Por isso, listei abaixo algumas provocações para incitar sua reflexão:
Você consegue se lembrar da ideia que tinha sobre trabalho quando era criança? Como era a relação das pessoas adultas ao seu redor com suas profissões? Você sentia o desejo de chegar logo à vida adulta para poder trabalhar? Havia algum modelo a seguir? O que você queria ser quando crescesse? O que você se tornou profissionalmente é próximo do seu sonho de infância?

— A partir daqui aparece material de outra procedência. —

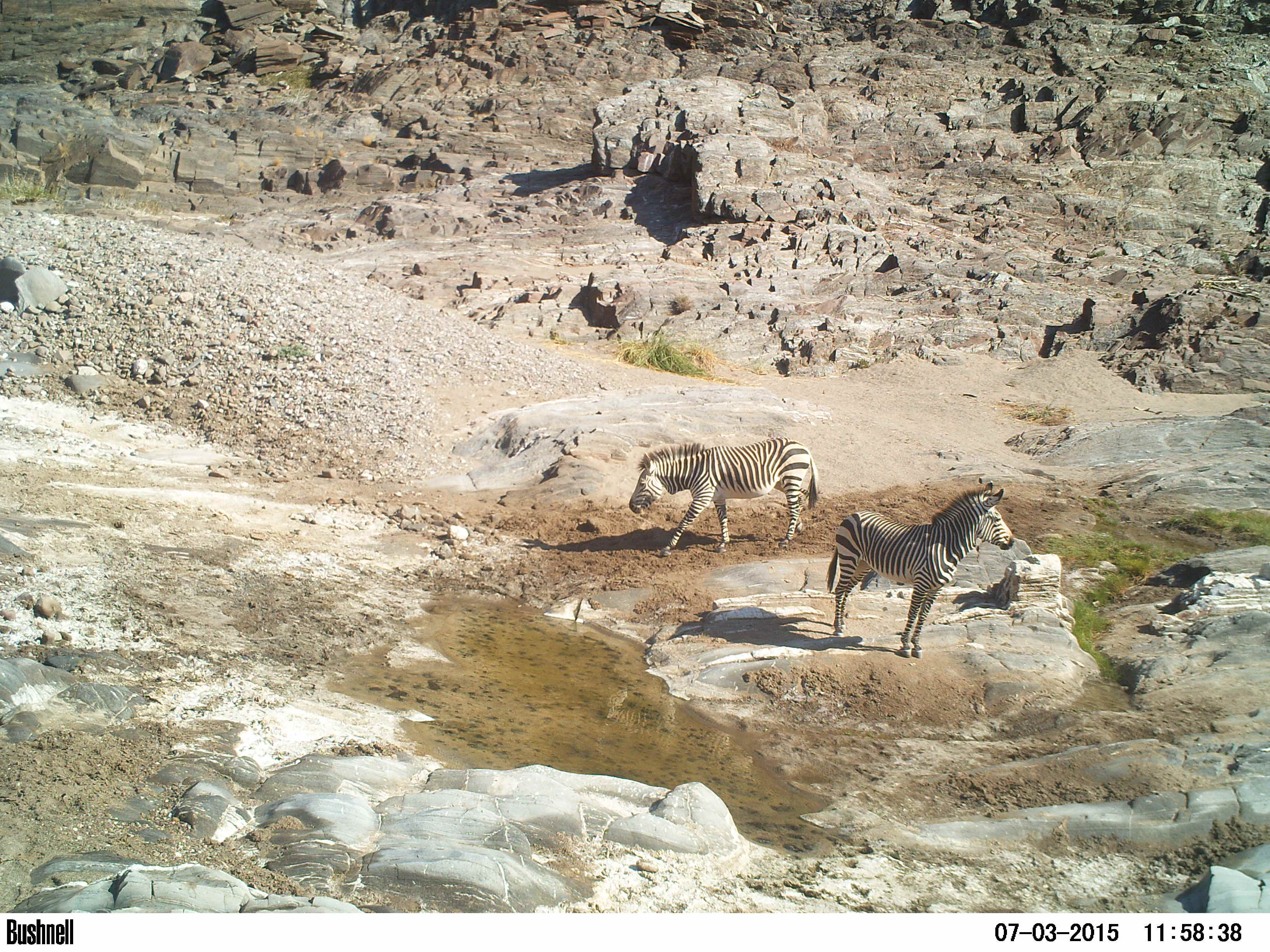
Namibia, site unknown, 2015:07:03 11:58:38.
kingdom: Animalia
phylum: Chordata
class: Mammalia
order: Perissodactyla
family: Equidae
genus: Equus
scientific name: Equus zebra hartmannae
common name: hartmann's mountain zebra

Como você se sente com seu trabalho atual? Você vê propósito e sentido nele? Seu trabalho lhe dá prazer? Qual o propósito do seu trabalho atual? Quais são seus objetivos e metas nesse campo?
Vamos lá: mãos à obra em sua escrita curativa. Depois me conta que percepções pescou em sua consciência. Até a próxima. Abraços de elevar!